1.1.2 ProcessingOnce a data file has been loaded, Eventer will load a preview of the first wave, whether or not the recording is split. This preview allows the user to determine if the data have been correctly loaded. If not, the data should be reloaded; otherwise, the user can proceed to configure the analysis settings. Users can change the local, wave-by-wave, or global settings, which apply to all waves.
Both the Template and Exclude waves are considered local settings, so changes made here only apply to the wave currently selected unless specified otherwise to apply to all waves. In the Template panel, a user can define time constants of the rise and decay of the synaptic event if they are known or bring up a pop-up window to allow time constants to be measured from an exemplary user-selected event as shown in Figure 2 (top). In the Exclude panel, users can instead choose to exclude regions of the data that they do not want to be included in the subsequent analysis. If that data are from continuous data and split to a value the same as the interval between repeating recording artifacts such as test pulses or stimuli, these can be excluded from the analysis here.
Figure 2. Easy-to-use graphical user interface of Eventer event detection software. Eventer features a clean, easy-to-use graphical user interface. (Top) The template panel is shown here, where users can select exemplary events to generate their parameters from. (Bottom) The detection panel is shown here, where users can select different event criterion methodologies, such as machine learning and Pearson's, and also load saved models through the opening of a file dialog window.
The global settings are outlined on the Detection, Advanced, and Output panels. The Detection panel allows the user to select settings relevant to event detection mode itself, including filtering methods, threshold level, and event criteria. The threshold allows users to specify a threshold, either set as standard deviations of the background noise of the deconvolution wave (i.e., detector trace), or an absolute threshold value of the deconvolution wave, for initial event detection.
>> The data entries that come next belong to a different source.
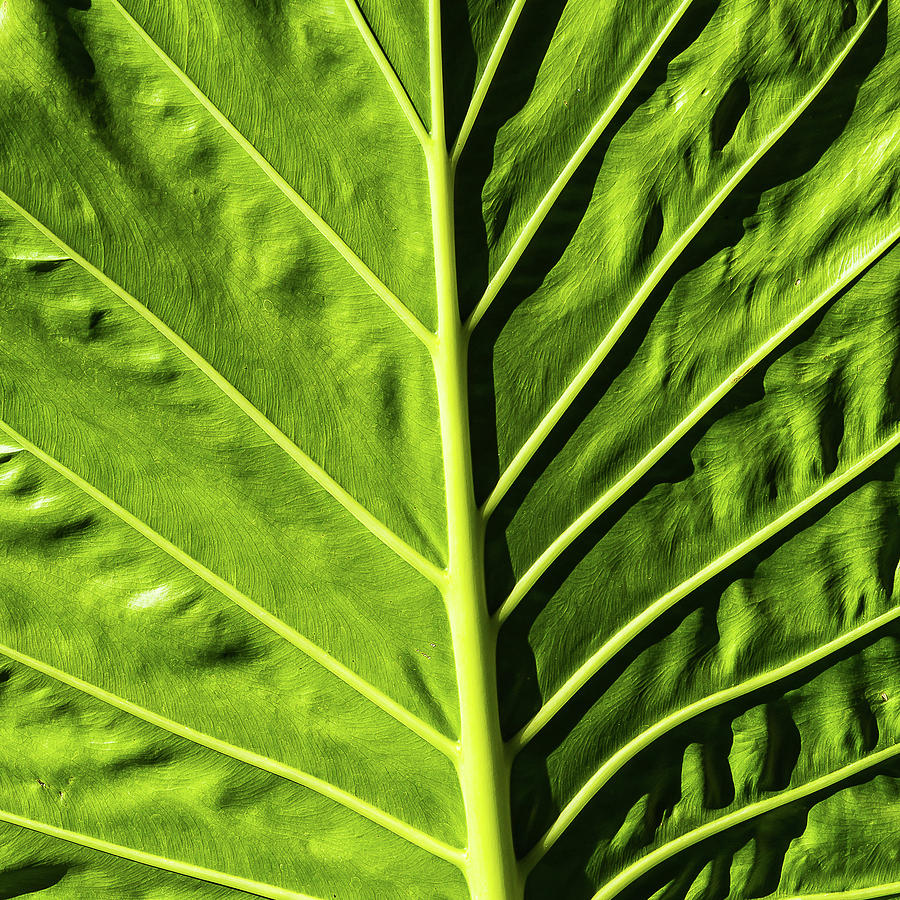 Abstract Leaf - 2 by Paul MAURICE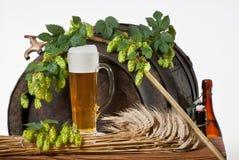 Z piwem wciąż życie Fotografia Royalty Free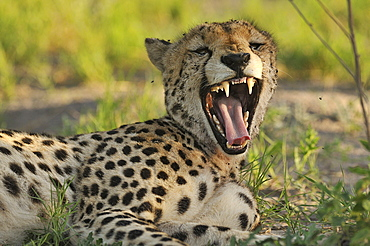 Portrait Cheetah yawning in the savannah, Botswana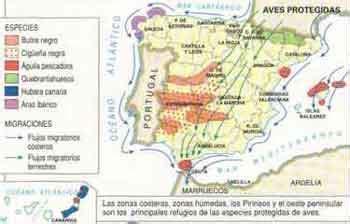 aves de espaa y 846772417x mapa fauna de espaa especies de animales futbol jabe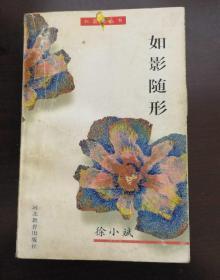 1995 如影随形 徐小斌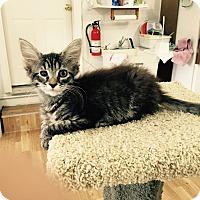 Adopt A Pet :: Axel - Speonk, NY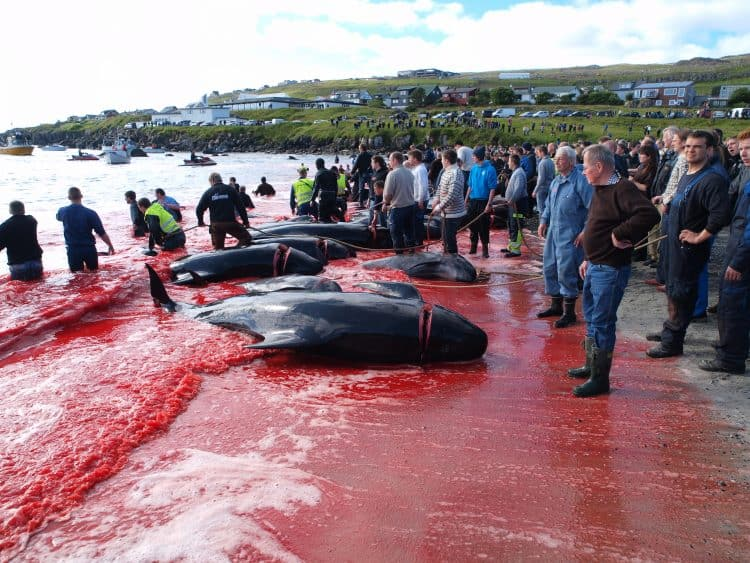 The Other Side of the Faroe Islands: Beautiful Islands, Barbaric Whale Hunts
If the event criterion is set to Pearson's, a correlation coefficient can be set here also. If, however, the event criterion is set to machine learning, a previously trained model can then be loaded, as shown in Figure 2 (bottom); otherwise, training mode can be enabled, whereby users can train a machine learning model of their own. Note that no thresholding of the correlation coefficient is applied when using the machine learning approach, the Advanced panel includes several settings outlined further in the manual, available online (Eventer, 2022). Finally, the Output panel allows users to define several output-specific settings, such as the format to save figures and data in (Table 1).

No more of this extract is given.